[WHAT THIS EXERCISE ASKS]
**a)** Using the article about Project Scarlett below, decide whether each statement agrees with it, answering yes or no and quoting the words that settle it: (i) Spencer says Microsoft plans for Scarlett to be its last console. (ii) The Xbox One X was designed specifically for 4K gaming. (iii) Game streaming can already match the gaming quality of consoles.
**b)** In one to three sentences, explain why, according to the article about Project Scarlett below, streaming services such as Project xCloud will not replace console gaming.
**c)** Carry on the article about Project Scarlett below from its last sentence.

[DOCUMENT EXTRACT]
Project Scarlett isn't the last Xbox console | TweakTown.com

Project Scarlett is shaping up to be quite beastly with 8K support, 120FPS gaming, and an AMD Zen 2 CPU and Navi GPU enabling 4 times the Xbox One X's power. But it's not going to be the definitive end-all final Xbox. Even with Project xCloud game streaming on the way, Microsoft isn't giving up on consoles and sees a dedicated future beyond Scarlett.

If anything streaming will increase the number of devices gamers use--or at least that's what Xbox VP of gaming Phil Spencer thinks.

"We're not planning for Scarlett to be our last console. We're continuing to invest in our hardware team, we're going to ship Project Scarlett and we think it's an important design point in the balance between CPU and GPU that we've just never really hit on a console before, which is going to help us with feel and frame rate and refresh rate synced with game loops and stuff," Spencer said in a recent interview with Giant Bomb at E3 2019.

Spencer goes on to briefly chronicle why certain Xbox consoles were made. The Xbox One X was specifically designed to deliver 4K gaming, whereas Scarlett is all about synergizing CPU, GPU, and other console hardware points to deliver more immersive experiences. It's a tightening and dramatic expansion of everything the Xbox One X did while introducing a brand new generation.

The console beyond Scarlett will follow a similar path...but Microsoft doesn't know that main motivation just yet.

"The thing for us past Scarlett is what is that next inflection point of experience that would actually be meaningful. We thought 4K would be meaningful [with the Xbox One X], and we wanted to make sure we had the memory bandwidth and the GPU to deliver 4K gaming."

"I think we have something meaningful with Scarlett that frankly that both of us [Sony and Microsoft] are just about at. Beyond that I don't know. But we're not planning for not doing another console."

(Continued below)

Read Also: Next-gen Xbox Scarlett plays four generations of Xbox games

Project xCloud won't threaten dedicated console gaming, Spencer says, especially not the future of Xbox hardware.

The reality is that game streaming isn't nearly advanced enough to deliver the same quality of gaming that consoles or PCs can (especially the latter). If anything Project xCloud and services like Stadia will be secondary, complimentary, and ancillary to console gaming. It won't replace it.

Streaming is a convenience feature, but the main event will still be dedicated boxes with built-in hardware where games are stored locally.

[MATERIAL PROVIDED]
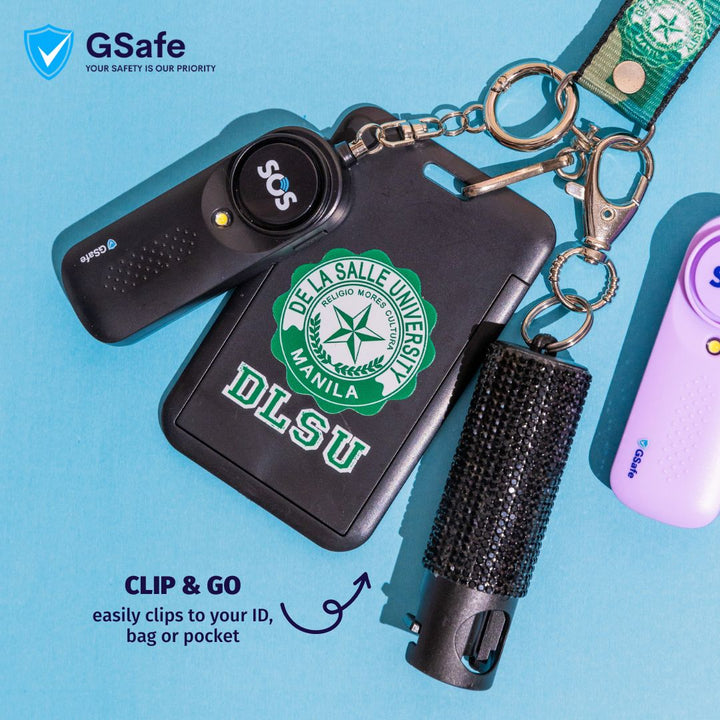 GSafe pepper spray keychain clipped to an ID holder, bag, or pocket for quick access and everyday personal safety carry.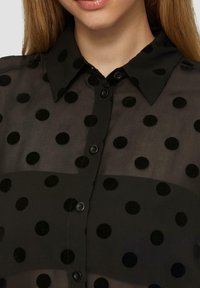 Zwarte sheer shirt met een stippenpatroon met textuur in zwarte stippen, een puntige kraag en knoopsluiting aan de voorkant.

[RESPONSES BY TASK]
**a)**
(i) No: "We're not planning for Scarlett to be our last console."
(ii) Yes: "The Xbox One X was specifically designed to deliver 4K gaming"
(iii) No: "game streaming isn't nearly advanced enough to deliver the same quality of gaming that consoles or PCs can"

**b)** Game streaming isn't nearly advanced enough to deliver the same quality of gaming that consoles or PCs can. Because of that, services like Project xCloud and Stadia will be secondary and ancillary to console gaming. Streaming is a convenience feature, while dedicated boxes that store games locally remain the main event.

**c)**
"I don't think in that timeline that game streaming will deliver the same gaming experiences as Scarlett. I could be wrong. We're going to continue with our xCloud work, but we look at it as a specific analogy. I'm a Spotify subscriber, I'm a Netflix subscriber, it's not like streaming has led to fewer devices. If anything I have more devices around me. And the price point of a console isn't for everybody, but it's not $1,000 bucks.

"So the idea that I have a dedicated machine in my house that plays games really well doesn't seem foreign to me even if I'm streaming games a lot of the time."

Microsoft and Sony kicked off a sub-generation of iterative consoles that boosted internal hardware. But that might not happen with Scarlett, or at least its generation will last longer.

"But we don't yet know what comes after Scarlett, what would be the thing. We don't have a need to do one 2-3 years after that. We would just continue to focus on delivering meaningful experiences in new ways," Spencer said.

It's refreshing to see Microsoft is grounded about game streaming and doesn't see it as an end-all experience like Google does with its Stadia platform. It'll take a while before streaming is truly up to par as latency and bandwidth issues are always a roadblock to the accessibility it sells, and consoles should live on for a long, long time even as server technology ramps up.

After all, gamers like to play games they actually own and can play offline.

Project Scarlett is due out by Holiday 2020. No pricing was announced. Check below for everything we know about Project Scarlett so far:

Project Scarlett confirmed details:

  • Zen 2 CPU
  • Navi GPU
  • 4x as powerful as the Xbox One X's 6TFLOPs of perf
  • Super-fast SSD that can be used as VRAM (likely PCIe 4.0)
  • Supports 8K resolution (likely media playback)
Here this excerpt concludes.